Angela and Hodgins find that their secret project survived the blast intact: they’ve done a children’s book, written by Hodgins and illustrated by Angela the artist, depicting all their friends as bugs. There’s Brennan the beetle, Cam the centipede, etc. Everyone is appropriately charmed and delighted.
Camille now announces that she and Arastoo aren’t really going on a six-month honeymoon to Europe after all. Instead, they’re going to Mississippi to adopt a trio of young brothers. Cam and Brennan have conferred on who should be in charge of the lab in Cam’s absence: Hodgins.
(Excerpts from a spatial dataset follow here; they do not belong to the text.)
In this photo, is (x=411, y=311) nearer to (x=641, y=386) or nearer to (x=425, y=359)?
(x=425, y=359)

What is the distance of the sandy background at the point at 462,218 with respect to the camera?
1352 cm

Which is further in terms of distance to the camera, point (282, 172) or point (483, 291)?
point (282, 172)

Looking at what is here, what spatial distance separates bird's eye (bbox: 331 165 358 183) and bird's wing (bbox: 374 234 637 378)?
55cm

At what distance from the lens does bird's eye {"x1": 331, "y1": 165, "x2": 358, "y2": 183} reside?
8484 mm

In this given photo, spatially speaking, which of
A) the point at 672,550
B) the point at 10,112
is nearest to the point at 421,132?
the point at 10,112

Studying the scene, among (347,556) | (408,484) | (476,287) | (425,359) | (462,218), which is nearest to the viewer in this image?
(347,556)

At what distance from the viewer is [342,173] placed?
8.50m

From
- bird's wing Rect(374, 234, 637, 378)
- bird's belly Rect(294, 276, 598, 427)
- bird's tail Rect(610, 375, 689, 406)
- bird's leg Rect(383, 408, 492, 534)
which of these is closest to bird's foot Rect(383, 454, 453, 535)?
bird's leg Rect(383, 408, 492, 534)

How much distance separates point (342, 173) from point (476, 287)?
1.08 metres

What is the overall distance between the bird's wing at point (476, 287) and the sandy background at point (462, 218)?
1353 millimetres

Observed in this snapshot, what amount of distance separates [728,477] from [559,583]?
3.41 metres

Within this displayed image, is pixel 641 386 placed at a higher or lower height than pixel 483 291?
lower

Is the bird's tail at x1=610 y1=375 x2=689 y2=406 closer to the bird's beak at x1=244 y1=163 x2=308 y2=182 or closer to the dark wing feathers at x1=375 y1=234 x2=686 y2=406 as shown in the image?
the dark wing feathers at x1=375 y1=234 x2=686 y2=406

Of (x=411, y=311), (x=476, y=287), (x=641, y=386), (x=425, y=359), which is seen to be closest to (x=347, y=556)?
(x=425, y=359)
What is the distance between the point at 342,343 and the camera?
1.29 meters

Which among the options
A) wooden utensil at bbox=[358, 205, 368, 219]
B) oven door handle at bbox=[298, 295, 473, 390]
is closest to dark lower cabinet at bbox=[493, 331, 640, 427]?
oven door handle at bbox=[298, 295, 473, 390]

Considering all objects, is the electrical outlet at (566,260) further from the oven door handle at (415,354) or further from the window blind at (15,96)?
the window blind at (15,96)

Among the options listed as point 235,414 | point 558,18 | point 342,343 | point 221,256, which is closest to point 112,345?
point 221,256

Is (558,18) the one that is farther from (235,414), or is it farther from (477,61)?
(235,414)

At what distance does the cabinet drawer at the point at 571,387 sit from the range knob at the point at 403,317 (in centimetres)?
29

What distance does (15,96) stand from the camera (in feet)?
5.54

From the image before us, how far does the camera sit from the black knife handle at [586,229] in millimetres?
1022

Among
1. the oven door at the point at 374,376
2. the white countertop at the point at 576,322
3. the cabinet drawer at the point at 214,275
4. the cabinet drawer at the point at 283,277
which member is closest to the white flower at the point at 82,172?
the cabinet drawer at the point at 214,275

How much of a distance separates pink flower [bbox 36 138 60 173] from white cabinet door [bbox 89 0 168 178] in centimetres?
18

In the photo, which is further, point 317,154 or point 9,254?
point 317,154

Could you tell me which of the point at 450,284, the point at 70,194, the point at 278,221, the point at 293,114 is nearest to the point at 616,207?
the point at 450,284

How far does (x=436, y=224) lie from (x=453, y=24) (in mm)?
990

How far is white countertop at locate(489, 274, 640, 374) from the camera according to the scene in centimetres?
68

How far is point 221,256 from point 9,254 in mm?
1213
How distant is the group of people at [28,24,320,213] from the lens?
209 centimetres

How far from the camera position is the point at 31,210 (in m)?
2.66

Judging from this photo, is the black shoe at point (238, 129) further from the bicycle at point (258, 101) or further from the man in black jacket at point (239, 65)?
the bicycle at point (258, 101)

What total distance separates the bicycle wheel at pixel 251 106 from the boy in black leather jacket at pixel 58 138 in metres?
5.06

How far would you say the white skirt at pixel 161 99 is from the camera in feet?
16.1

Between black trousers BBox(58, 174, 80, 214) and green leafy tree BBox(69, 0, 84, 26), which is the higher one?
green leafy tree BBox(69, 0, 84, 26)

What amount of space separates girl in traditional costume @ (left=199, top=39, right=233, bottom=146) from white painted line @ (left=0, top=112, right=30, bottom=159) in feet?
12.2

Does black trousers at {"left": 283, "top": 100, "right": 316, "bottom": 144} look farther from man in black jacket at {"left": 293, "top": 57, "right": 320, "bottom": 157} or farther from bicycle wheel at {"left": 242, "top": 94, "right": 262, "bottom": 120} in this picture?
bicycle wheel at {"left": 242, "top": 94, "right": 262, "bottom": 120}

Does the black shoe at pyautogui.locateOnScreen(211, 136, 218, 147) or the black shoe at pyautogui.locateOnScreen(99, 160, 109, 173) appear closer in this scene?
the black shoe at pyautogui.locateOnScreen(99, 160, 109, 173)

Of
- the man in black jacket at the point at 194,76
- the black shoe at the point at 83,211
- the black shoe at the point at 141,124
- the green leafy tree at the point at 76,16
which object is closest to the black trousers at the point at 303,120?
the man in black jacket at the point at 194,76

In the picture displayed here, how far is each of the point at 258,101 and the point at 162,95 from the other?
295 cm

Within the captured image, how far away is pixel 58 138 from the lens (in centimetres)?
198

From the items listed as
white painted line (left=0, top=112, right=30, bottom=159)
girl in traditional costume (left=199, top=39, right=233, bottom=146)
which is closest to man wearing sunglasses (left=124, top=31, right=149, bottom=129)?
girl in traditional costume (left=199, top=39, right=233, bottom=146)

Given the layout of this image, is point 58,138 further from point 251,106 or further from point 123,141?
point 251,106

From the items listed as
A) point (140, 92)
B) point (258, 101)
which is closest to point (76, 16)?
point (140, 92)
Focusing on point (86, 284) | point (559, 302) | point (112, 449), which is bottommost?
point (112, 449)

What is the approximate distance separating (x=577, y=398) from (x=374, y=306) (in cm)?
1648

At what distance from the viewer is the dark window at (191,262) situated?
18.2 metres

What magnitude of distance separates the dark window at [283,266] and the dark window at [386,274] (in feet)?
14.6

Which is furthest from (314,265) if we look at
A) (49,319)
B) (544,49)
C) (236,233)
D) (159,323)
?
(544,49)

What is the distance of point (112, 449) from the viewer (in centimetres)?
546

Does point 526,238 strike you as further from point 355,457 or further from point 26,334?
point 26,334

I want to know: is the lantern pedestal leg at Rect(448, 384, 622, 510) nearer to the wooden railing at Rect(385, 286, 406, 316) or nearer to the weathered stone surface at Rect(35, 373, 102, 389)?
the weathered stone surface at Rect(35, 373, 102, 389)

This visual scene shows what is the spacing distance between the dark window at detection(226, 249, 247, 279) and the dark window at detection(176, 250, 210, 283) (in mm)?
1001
Hodgins is thrilled. He is at long last really King of the Lab.
When Brennan is alone with Booth, she tells him she’s going to keep her clock, which stopped at the moment of the blast. It’s a reminder of when things almost ended, but didn’t.
And that’s it. Everyone is alive, happy, surrounded by people they love and work that gives them purpose. Nobody does something out of character, or self-destructive, or mean-spirited. We feel a sense of completion, without the show shoving us out the door. We’re free to imagine more adventures for the characters (they’ll certainly be having them), but we also don’t feel like any major issues are left unaddressed.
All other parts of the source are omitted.